The minutes stated that participants agreed that the recent tightening of money market conditions indicated that the balance sheet reduction was about to end.

“Many participants noted that holding a higher proportion of short-term Treasury securities could help maintain adequate reserve levels by providing the Fed with more flexibility to respond to changes in reserve requirements or non-reserve liabilities.”

“New Fed Newswire”: A slim majority of policymakers may be uneasy about December rate cut

Nick Timiraos, a senior Fed reporter known as the “New Federal Reserve News Agency”, wrote that the decision to cut interest rates in October triggered strong opposition to a possible interest rate cut in December.

Timiraos emphasized in the article that the minutes showed that the FOMC expressed strongly different views on what policy decisions should be taken at the next meeting in December, which made more and more Fed policymakers-possibly a narrow majority-uneasy about cutting interest rates in December.He pointed out that this was the most divergent time in years for the FOMC to decide on the next meeting.

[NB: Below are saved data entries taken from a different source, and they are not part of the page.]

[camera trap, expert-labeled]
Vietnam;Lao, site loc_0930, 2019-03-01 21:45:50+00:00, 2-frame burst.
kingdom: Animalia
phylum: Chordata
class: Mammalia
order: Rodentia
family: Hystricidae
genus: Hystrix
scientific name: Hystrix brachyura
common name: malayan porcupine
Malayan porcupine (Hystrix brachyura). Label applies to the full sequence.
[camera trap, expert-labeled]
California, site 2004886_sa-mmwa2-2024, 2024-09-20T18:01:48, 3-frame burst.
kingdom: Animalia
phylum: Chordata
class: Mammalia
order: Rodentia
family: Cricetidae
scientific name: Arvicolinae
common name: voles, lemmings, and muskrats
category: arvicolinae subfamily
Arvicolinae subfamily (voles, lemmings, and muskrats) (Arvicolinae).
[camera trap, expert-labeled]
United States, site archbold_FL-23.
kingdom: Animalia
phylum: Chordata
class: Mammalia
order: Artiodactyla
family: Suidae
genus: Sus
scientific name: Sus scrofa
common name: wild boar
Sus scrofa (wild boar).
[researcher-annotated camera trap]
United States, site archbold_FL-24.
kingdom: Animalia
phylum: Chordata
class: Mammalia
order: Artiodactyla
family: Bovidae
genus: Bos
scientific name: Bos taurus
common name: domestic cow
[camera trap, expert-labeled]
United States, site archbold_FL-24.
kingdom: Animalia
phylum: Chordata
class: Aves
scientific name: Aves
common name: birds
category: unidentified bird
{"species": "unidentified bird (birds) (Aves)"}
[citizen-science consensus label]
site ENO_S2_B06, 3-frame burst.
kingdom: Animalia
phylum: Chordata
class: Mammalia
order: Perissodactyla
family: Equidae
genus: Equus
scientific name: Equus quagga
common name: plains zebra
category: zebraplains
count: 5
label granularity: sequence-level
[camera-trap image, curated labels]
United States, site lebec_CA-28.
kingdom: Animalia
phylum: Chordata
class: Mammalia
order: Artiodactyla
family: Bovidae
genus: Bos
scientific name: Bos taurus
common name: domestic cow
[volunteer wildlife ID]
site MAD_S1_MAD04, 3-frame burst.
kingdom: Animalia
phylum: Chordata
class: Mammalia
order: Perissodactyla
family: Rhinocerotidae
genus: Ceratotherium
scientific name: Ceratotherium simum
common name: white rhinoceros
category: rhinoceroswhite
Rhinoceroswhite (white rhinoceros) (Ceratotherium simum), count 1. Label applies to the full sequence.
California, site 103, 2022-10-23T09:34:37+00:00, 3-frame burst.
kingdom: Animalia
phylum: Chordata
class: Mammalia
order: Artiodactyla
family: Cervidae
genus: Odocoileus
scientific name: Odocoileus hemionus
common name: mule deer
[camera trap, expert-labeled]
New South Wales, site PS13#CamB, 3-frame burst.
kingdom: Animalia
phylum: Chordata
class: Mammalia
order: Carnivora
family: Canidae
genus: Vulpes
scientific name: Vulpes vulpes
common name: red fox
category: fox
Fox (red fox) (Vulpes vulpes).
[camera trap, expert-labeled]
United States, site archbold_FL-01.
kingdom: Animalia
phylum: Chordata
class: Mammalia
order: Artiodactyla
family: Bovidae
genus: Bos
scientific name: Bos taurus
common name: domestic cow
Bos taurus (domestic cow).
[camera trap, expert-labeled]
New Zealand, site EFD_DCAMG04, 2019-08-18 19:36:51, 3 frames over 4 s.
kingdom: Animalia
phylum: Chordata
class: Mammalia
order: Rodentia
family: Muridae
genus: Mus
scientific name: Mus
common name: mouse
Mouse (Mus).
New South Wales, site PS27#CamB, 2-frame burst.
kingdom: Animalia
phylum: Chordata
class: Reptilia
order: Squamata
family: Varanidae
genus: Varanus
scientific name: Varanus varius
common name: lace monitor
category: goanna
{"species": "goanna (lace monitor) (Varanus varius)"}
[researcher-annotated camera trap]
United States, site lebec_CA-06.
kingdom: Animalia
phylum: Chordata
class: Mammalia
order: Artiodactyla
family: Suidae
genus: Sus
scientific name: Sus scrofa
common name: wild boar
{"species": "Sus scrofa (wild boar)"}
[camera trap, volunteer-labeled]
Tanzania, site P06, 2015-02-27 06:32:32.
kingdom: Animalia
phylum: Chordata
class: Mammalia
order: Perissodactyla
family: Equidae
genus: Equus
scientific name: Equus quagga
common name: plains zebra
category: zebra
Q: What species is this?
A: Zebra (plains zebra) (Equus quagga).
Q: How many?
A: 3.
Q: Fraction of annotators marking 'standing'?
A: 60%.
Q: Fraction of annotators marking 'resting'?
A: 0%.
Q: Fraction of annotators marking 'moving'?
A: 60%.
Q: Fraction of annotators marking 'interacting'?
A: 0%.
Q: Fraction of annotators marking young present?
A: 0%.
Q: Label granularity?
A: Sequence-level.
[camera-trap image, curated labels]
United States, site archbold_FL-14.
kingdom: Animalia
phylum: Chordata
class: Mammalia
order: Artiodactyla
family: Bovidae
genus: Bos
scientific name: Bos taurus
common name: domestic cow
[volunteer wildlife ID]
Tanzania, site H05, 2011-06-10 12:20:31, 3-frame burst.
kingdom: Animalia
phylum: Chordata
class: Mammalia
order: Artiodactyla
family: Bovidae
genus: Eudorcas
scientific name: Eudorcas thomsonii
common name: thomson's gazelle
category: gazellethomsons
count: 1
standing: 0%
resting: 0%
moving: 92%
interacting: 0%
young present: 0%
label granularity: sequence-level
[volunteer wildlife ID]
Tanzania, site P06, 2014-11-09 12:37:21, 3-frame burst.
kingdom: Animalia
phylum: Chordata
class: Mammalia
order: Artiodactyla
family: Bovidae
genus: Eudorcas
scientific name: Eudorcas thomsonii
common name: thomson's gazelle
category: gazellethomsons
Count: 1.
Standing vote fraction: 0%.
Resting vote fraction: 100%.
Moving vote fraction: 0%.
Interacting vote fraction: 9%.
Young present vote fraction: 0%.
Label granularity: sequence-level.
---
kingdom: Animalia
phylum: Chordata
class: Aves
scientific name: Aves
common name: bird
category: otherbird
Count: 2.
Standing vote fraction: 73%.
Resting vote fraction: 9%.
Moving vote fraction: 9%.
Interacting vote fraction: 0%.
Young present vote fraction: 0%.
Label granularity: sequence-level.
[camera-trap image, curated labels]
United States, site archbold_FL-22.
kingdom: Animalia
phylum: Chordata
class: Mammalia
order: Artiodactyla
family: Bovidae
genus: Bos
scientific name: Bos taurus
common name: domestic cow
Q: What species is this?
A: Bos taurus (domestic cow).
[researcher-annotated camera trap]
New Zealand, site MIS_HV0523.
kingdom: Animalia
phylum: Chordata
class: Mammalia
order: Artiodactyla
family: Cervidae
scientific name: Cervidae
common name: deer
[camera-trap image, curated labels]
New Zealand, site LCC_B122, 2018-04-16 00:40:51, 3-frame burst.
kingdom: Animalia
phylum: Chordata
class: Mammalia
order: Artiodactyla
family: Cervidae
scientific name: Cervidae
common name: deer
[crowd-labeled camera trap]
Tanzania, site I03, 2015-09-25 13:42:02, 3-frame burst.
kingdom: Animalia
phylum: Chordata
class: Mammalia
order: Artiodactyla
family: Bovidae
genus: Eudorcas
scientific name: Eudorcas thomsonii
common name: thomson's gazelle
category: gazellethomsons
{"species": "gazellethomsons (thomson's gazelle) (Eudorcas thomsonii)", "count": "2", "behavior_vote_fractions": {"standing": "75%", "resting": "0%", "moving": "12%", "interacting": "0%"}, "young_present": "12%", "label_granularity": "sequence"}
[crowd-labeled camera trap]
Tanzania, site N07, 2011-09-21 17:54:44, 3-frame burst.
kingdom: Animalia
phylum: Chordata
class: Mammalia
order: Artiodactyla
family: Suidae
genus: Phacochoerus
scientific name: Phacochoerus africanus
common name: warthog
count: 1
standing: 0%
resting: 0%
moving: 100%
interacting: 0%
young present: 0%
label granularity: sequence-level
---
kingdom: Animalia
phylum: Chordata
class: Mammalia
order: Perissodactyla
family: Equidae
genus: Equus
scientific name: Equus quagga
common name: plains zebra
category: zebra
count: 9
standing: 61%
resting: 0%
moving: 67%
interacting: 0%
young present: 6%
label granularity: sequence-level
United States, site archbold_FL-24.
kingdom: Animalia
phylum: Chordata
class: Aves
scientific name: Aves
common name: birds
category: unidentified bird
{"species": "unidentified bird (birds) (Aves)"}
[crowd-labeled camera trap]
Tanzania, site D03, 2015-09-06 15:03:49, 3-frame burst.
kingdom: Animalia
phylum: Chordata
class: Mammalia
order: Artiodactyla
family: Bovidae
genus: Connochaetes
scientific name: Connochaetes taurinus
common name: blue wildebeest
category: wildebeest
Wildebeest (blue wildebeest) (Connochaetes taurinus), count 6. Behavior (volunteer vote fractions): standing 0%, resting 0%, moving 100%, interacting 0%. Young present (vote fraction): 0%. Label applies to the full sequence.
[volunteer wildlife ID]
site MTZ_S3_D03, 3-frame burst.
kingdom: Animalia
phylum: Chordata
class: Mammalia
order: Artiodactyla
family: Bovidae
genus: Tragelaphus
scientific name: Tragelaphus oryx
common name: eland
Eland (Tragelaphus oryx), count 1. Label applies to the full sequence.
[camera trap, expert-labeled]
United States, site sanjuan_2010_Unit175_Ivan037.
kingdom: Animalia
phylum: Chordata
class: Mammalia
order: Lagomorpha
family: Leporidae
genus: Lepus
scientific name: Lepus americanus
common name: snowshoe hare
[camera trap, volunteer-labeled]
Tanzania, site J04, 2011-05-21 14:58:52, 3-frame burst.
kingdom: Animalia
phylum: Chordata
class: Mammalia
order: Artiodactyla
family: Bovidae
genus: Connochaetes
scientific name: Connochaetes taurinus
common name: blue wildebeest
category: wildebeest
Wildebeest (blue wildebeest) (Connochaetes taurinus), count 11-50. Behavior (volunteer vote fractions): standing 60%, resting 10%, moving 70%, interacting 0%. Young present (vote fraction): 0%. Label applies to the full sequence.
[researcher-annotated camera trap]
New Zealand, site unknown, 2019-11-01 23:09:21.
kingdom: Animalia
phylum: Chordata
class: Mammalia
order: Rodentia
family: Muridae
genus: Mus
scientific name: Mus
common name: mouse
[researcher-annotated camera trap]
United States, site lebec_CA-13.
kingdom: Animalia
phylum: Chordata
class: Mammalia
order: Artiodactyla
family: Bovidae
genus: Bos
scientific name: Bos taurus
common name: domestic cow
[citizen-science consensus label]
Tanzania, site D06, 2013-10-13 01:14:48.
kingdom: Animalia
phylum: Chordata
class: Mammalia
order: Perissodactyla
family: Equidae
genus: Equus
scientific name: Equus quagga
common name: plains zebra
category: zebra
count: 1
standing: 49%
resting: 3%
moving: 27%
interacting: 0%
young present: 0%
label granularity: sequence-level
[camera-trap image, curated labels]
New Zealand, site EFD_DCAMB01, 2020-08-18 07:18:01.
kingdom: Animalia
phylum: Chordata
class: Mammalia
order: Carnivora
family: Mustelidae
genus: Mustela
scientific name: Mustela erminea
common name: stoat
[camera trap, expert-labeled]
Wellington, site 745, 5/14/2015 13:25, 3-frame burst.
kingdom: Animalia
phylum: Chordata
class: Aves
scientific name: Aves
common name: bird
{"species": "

Timiraos pointed out that the minutes showed that several Fed officials opposed the decision to cut interest rates in October, possibly including some local Fed chairmen who did not have the turn to vote at the FOMC meeting this year.Other officials who support a rate cut have said they would be fine with no action, underscoring the depth of divisions within the committee.

Timiraos also pointed out that regardless of the decision at the December meeting, most Fed officials believe that further interest rate cuts are necessary in the future.